* _TRECHO SELECIONADO_
↓↓↓

MARCELLO, O GRANDE
Marcello Mastroianni (Fontana Liri, 28 de setembro de 1924 – Paris, 19 de dezembro de 1996), considerado o maior ator italiano, belo, galante e agradecido à vida, trabalhou até o fim para criar sua multidão de tipos inesquecíveis.
Diz a lenda que uma senhora dançava chá-chá-chá numa boate de Hollywood, anos trás, e de repente se aproximou da mesa de Marcello Mastroianni. “Eu o vi num filme de televisão, uma noite destas, e você era o homem mais lindo do mundo”, disse, virou as costas e sumiu. Garantem que era Greta Garbo. Na quinta-feira, dia 19 de dezembro de 1996, quando um enorme pano negro cobriu a Fontana di Trevi, o inesquecível cenário onde Mastroianni seduzia Anita Ekberg numa das cenas mais famosas do cinema, em A Doce Vida, a água foi desligada numa homenagem muda dos romanos ao seu maior ator.
Naquele momento, milhares de imagens de Mastroianni em seus mais de 120 filmes iluminavam as telas de TV no mundo e uma multidão de mulheres quarentonas ou cinquentonas suspirava o quanto realmente ele era lindo. Pena que quando eram mocinhas não achavam graça num galã tão mais velho. Finalmente elas o compreendiam, num desses milagres cinematográficos que têm o dom de embalsamar o tempo.
O mais famoso dos italianos estava rejuvenescido e mais vivo do que nunca. Em muitas cidades da Itália, os títulos de seus numerosos filmes eram anunciados nos cinemas em letras minúsculas. Em letras garrafais informava-se o que valia a pena: Marcello Mastroianni triunfa mais uma vez!
Morto aos 72 anos, de câncer no pâncreas, no seu apartamento no Boulevard Saint-Germain-des-prés, em Paris, morreu ao lado de sua mulher Anna Maria Tato, de sua ex-mulher Catherine Deneuve e da filha de ambos, Chiara. Ficaram em Roma esperando a chegada do corpo Flora, com quem estava casado havia 48 anos e da qual nunca se divorciou, e a filha Barbara, de 46. Ele sabia que estava doente havia um ano, mas escondeu a notícia para não atrapalhar a carreira da peça As Últimas Luas, que excursionou pela Itália, pois tinha medo de que o público notasse sua magreza, seu ar cansado, e o aplaudisse por piedade. Como se merecesse isso. Nessa peça, o texto o obrigava a dizer que gostaria de morrer numa noite de Natal, com todas as praças cheias de árvores iluminadas. Quase.

↑↑↑

* _INFORMAÇÕES EXIBIDAS_
↓↓↓

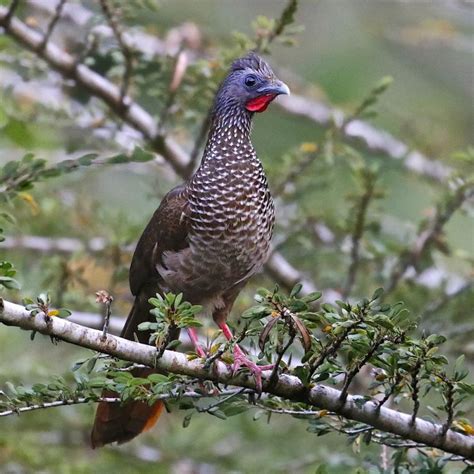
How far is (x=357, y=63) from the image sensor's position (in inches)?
424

↑↑↑

* _TAREFAS_
A) No texto sobre Marcello Mastroianni, liste as pessoas próximas a ele citadas no parágrafo que começa com "Morto aos 72 anos", indicando a relação de cada uma com o ator.
B) Reescreva de forma mais breve o parágrafo do texto sobre Marcello Mastroianni que começa com "Diz a lenda que", mantendo seus fatos principais.
C) Dê seguimento ao texto sobre Marcello Mastroianni a partir do ponto em que ele termina.

* _RESPOSTAS POR TAREFA_
A)
- Anna Maria Tato, sua mulher
- Catherine Deneuve, sua ex-mulher
- Chiara, filha dele com Catherine Deneuve
- Flora, com quem estava casado havia 48 anos e de quem nunca se divorciou
- Barbara, sua filha, de 46 anos

B) Segundo a lenda, numa boate de Hollywood, uma senhora que dizem ter sido Greta Garbo aproximou-se de Mastroianni. Disse que o vira num filme de televisão e que ele era o homem mais lindo do mundo, e depois sumiu. Em 19 de dezembro de 1996, os romanos cobriram com um pano negro a Fontana di Trevi, cenário de sua famosa cena de sedução com Anita Ekberg em A Doce Vida. Como homenagem ao ator, também desligaram a água da fonte.

C)
Animal cinematográfico Podem ter sido capricho, extravagância ou mera intuição de que seus dias estavam contados ou motivos que o levaram de volta ao palco, onde começou a carreira antes de se tornar um animal radicalmente cinematográfico. Havia-se desinteressado tanto pelo teatro que chegou a elogiar as pessoas que dormiam durante os espetáculos, aquela coisa tão chata. No entanto, depois que acabou a II Guerra Mundial, foi pelas mãos e debaixo da ira do já majestático Luchino Visconti que o ex-futuro estudante de arquitetura e desenhista amador começou a representar. O diretor achava que ele tinha talento, mas que seus modos eram de gorila. Fizeram peças de Checov, Arthur Miller e Shakespeare, e depois os filmes Um Rosto na Noite e O Estrangeiro. Mas nos últimos 49 anos, de Os Miseráveis, de Riccardo Freda, a Viagem ao Princípio do Mundo, de Manoel de Oliveira, concluído recentemente em Portugal, transformou os estúdios de cinema no seu campo de batalha, sua casa e seu parque de diversões. “Não há nada melhor no mundo”, dizia, “ficar lá, o dia inteiro, conversando com as pessoas e depois sair para jantar. Um dos problemas do teatro é que se trabalha justo na hora do jantar.”
Nos últimos dois meses Mastroianni ditou sua vida para um amigo, o escritor Enzo Biagi, que vai publicá-la em livro em 1997, pois queria esclarecer “algumas dúvidas” à posteridade. Não há muitas, pois Mastroianni era tão extrovertido e tão alheio ao julgamento público que o seu lado bom e o outro lado são amplamente conhecidos.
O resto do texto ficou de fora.